# WHAT YOU NEED TO DO
A – In the passage on Wendell Castle, which furniture designer did Castle visit in rural Pennsylvania in 1958?
B – Summarize the passage on Wendell Castle in two sentences.
C – Reproduce the part of the passage on Wendell Castle that opens with the words containing "Castle’s first designs" and closes with "in those mediums.".

Wendell Castle
So who is Wendell Castle and why should you know him?
“To me an organic form has the most exciting possibilities. An organic form is not so clearly understood in one glance”~ Wendell Castle.
Wendell Castle often is said to be the founder of the American Studio Furniture movement. He himself doesn’t take the title and claims that his work in furniture began with a 1958 road trip to rural Pennsylvania where he dropped in unannounced on another legendary furniture designer Wharton Esherick. Castle was so inspired by the handcrafted furniture created by Esherick, that he returned to his home in Kansas and started to make furniture himself. Today Wendell Castle’s furniture is found in the collections of museums throughout the world.
Castle’s first designs recalled the Scandinavian furniture that where then quite popular. He soon progressed to more sculptural forms (even today, he still considers himself primarily a sculptor), first working in wood where he perfected a technique known as stacked lamination. Later he moved on to work in fiberglass and plastic with his molar suite of furniture being one of his most iconic forms in those mediums.

# DATA
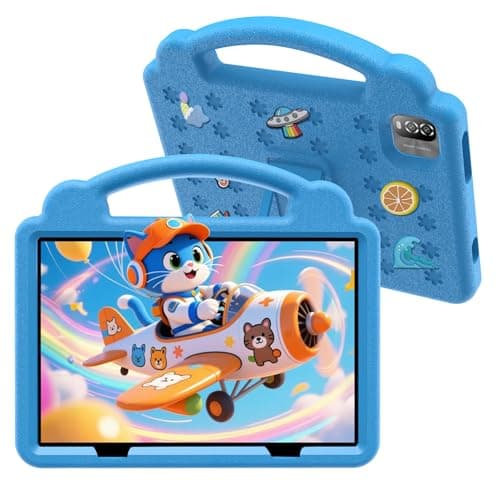 VOLENTEX 10 Inch Kids Tablet with Case, Android 15 Tablet for 3-12 Years, 64GB Training Pad, 5G WIFI6, Parental Control, Dual Camera, 6000mAh, Bluetooth (Blue)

# SOLVED TASKS
A – Wharton Esherick

B – Wendell Castle, often said to be the founder of the American Studio Furniture movement, began making furniture after a 1958 visit to the designer Wharton Esherick in rural Pennsylvania, and his work is now found in museum collections throughout the world. His early designs recalled Scandinavian furniture, but he soon turned to more sculptural forms, perfecting stacked lamination in wood before moving on to fiberglass and plastic.

C –
Castle’s first designs recalled the Scandinavian furniture that where then quite popular. He soon progressed to more sculptural forms (even today, he still considers himself primarily a sculptor), first working in wood where he perfected a technique known as stacked lamination. Later he moved on to work in fiberglass and plastic with his molar suite of furniture being one of his most iconic forms in those mediums.